1: Background
1. Tell stories
A few days ago, a friend came to me and said that the memory of his production program was exploding. He asked me to help find out what was going on. The simplest and most crude way is to ask my friend to grab a dump when the memory is exploding and take a look.

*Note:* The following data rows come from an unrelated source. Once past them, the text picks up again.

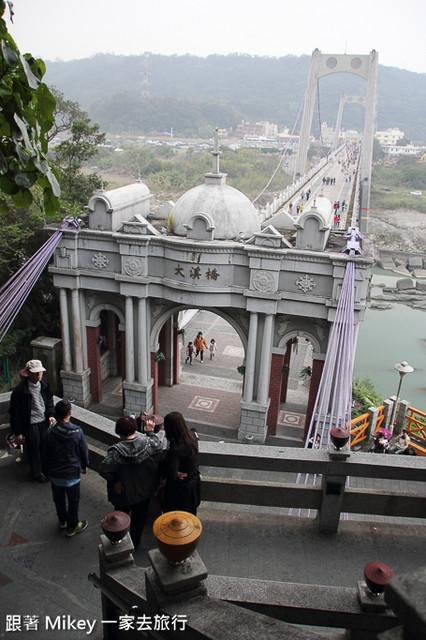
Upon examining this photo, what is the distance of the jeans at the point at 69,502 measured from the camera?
5.18 m

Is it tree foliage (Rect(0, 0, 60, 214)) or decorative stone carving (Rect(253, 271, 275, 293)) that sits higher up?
tree foliage (Rect(0, 0, 60, 214))

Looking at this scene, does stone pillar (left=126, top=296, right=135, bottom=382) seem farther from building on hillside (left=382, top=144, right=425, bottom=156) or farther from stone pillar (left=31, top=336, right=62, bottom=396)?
building on hillside (left=382, top=144, right=425, bottom=156)

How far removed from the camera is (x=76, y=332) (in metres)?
15.8

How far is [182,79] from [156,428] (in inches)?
7681

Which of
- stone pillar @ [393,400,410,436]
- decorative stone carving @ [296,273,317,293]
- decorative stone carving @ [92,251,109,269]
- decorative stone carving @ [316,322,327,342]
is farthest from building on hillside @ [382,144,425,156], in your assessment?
decorative stone carving @ [92,251,109,269]

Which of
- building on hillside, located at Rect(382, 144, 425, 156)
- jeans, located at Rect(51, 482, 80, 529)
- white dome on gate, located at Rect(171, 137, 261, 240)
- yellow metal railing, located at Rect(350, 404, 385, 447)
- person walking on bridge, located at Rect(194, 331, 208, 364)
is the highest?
building on hillside, located at Rect(382, 144, 425, 156)

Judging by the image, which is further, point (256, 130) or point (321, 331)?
point (256, 130)

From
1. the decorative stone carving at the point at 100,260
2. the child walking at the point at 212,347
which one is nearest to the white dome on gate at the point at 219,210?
the decorative stone carving at the point at 100,260

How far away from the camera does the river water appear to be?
2503 centimetres

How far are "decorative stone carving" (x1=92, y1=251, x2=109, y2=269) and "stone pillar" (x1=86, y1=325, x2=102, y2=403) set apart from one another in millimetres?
2179

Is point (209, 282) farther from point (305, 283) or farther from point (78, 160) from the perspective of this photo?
point (78, 160)

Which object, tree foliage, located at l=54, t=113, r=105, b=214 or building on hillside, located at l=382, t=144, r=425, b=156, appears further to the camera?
building on hillside, located at l=382, t=144, r=425, b=156

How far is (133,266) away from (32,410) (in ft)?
29.3

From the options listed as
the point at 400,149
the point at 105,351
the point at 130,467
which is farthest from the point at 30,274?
the point at 400,149
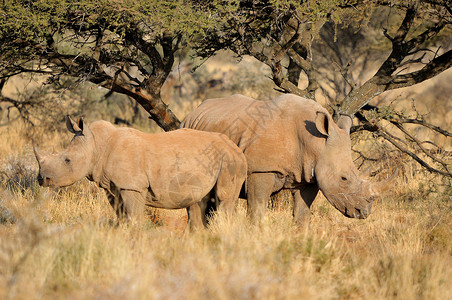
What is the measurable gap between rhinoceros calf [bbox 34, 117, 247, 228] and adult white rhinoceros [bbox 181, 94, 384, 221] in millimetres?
406

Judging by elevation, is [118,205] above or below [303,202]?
below

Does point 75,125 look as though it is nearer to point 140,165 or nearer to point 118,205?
point 140,165

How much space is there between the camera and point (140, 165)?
20.5 feet

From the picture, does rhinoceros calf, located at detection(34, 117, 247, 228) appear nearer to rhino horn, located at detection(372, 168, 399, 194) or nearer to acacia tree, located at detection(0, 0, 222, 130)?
rhino horn, located at detection(372, 168, 399, 194)

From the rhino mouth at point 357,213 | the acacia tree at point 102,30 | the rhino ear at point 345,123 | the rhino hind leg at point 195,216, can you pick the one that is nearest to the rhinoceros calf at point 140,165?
the rhino hind leg at point 195,216

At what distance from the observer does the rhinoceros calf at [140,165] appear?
6234mm

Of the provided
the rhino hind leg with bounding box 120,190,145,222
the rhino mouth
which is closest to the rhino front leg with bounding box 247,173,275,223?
the rhino mouth

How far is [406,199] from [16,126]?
398 inches

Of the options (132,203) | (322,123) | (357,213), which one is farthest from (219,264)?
(322,123)

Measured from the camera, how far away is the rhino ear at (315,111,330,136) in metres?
6.77

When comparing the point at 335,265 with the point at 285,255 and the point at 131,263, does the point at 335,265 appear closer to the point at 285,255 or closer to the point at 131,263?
the point at 285,255

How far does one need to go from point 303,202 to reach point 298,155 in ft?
2.43

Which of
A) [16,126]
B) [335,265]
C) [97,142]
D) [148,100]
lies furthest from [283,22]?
[16,126]

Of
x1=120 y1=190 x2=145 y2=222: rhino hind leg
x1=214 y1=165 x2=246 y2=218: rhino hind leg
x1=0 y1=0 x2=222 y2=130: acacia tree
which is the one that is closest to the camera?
x1=120 y1=190 x2=145 y2=222: rhino hind leg
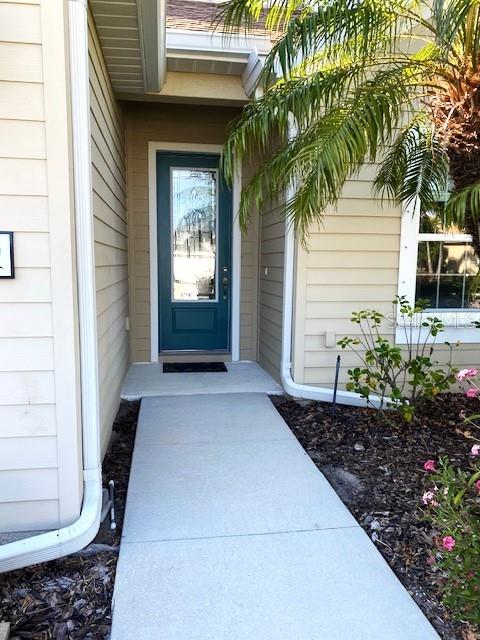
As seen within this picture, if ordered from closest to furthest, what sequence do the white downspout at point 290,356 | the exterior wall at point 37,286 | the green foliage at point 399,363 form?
the exterior wall at point 37,286 → the green foliage at point 399,363 → the white downspout at point 290,356

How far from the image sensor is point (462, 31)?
2672 millimetres

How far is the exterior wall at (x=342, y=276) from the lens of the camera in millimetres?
4023

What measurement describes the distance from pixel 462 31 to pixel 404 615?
2918 millimetres

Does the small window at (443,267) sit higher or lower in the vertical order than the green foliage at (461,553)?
higher

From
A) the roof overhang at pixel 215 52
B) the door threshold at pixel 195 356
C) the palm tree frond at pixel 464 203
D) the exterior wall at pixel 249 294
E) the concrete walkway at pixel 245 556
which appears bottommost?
the concrete walkway at pixel 245 556

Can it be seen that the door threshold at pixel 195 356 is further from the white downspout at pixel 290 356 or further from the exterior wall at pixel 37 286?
the exterior wall at pixel 37 286

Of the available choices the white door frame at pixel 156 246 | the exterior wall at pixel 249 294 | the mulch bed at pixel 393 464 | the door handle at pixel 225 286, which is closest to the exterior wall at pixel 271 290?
the exterior wall at pixel 249 294

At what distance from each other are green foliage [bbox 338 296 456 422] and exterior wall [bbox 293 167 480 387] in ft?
0.42

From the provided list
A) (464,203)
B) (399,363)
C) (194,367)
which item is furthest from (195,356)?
(464,203)

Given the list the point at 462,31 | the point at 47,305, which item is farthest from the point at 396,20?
the point at 47,305

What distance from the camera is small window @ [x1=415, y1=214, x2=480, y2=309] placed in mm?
4191

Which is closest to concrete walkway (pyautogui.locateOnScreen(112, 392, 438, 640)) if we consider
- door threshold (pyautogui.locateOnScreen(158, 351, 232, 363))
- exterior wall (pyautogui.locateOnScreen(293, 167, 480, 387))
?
exterior wall (pyautogui.locateOnScreen(293, 167, 480, 387))

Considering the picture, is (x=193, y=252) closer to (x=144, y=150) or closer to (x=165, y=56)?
(x=144, y=150)

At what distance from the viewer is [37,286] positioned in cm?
199
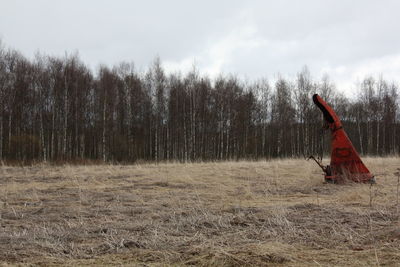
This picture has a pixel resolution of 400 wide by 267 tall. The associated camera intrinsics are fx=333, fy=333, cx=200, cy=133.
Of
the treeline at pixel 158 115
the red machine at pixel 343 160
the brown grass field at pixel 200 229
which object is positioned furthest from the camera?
the treeline at pixel 158 115

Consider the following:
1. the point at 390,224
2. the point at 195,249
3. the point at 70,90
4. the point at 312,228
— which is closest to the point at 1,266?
the point at 195,249

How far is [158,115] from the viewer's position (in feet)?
132

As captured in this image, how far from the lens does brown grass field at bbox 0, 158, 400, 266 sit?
3121mm

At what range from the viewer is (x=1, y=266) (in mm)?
2957

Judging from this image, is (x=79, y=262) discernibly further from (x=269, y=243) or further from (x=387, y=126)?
(x=387, y=126)

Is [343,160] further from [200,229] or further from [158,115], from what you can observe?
[158,115]

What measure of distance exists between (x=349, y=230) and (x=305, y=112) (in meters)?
42.1

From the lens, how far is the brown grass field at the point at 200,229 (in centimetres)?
312

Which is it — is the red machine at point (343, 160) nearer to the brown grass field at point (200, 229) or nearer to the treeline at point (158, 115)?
the brown grass field at point (200, 229)

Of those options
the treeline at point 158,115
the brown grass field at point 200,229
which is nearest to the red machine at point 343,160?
the brown grass field at point 200,229

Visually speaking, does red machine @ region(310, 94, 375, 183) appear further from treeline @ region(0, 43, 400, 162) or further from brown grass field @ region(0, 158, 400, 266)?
treeline @ region(0, 43, 400, 162)

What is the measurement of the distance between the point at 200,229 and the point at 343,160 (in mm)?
5612

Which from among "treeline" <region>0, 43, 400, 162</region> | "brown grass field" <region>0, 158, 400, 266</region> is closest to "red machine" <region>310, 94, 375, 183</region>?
"brown grass field" <region>0, 158, 400, 266</region>

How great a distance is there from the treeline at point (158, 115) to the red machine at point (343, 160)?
24.1 metres
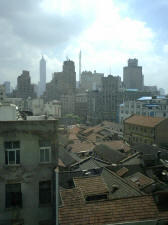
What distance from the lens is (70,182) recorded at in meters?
22.5

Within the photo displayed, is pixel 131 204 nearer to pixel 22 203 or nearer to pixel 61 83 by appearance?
pixel 22 203

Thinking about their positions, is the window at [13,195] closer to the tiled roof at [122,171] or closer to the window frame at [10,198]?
the window frame at [10,198]

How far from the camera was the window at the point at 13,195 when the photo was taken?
11578 mm

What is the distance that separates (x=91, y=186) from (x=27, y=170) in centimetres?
626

You probably know what's going on.
2: Windbg analysis
1. Who ate the memory?
This issue cannot be said enough, be sure to see clearly how this program can be personalized and developed using !address -summary
commands.
0:000> !address -summary
--- Usage Summary ---------------- RgnCount ----------- Total Size -------- %ofBusy %ofTotal
Free 255 7dfb`064e1000 ( 125.981 TB) 98.42%
<unknown> 529 204`d53ac000 ( 2.019 TB) 99.97% 1.58%
Heap 889 0`170f0000 ( 368.938 MB) 0.02% 0.00%
Image 1214 0`07a9a000 ( 122.602 MB) 0.01% 0.00%
Stack 192 0`05980000 ( 89.500 MB) 0.00% 0.00%
Other 10 0`001d8000 ( 1.844 MB) 0.00% 0.00%
TEB 64 0`00080000 ( 512.000 kB) 0.00% 0.00%
PEB 1 0`00001000 ( 4.000 kB) 0.00% 0.00%
--- State Summary ---------------- RgnCount ----------- Total Size -------- %ofBusy %ofTotal
MEM_FREE 255 7dfb`064e1000 ( 125.981 TB) 98.42%
MEM_RESERVE 709 204`43eab000 ( 2.017 TB) 99.86% 1.58%
MEM_COMMIT 2190 0`b5c64000 ( 2.840 GB) 0.14% 0.00%
Judging from the hexagram, the process memory is only 2.84G
small. Strictly speaking, it is not too much. Maybe my friend is a little impatient. From the above unknown
indicators, it is likely that the managed heap is skyrocketing. Continue to use and observe !eeheap -gc
the managed heap.
0:000> !eeheap -gc
========================================
Number of GC Heaps: 4
----------------------------------------
Heap 0 (000001d0adf50a20)
generation 0 starts at 1d0b3fad350
generation 1 starts at 1d0b3f9be88
generation 2 starts at 1d0ae5d1000
ephemeral segment allocation context: none
Small object heap
segment begin allocated committed allocated size committed size
01d0ae5d0000 01d0ae5d1000 01d0b4046258 01d0b48ac000 0x5a75258 (94851672) 0x62dc000 (103661568)
Large object heap starts at 1d4ae5d1000
segment begin allocated committed allocated size committed size
01d4ae5d0000 01d4ae5d1000 01d4b6d0c4e8 01d4b6d2d000 0x873b4e8 (141800680) 0x875d000 (141938688)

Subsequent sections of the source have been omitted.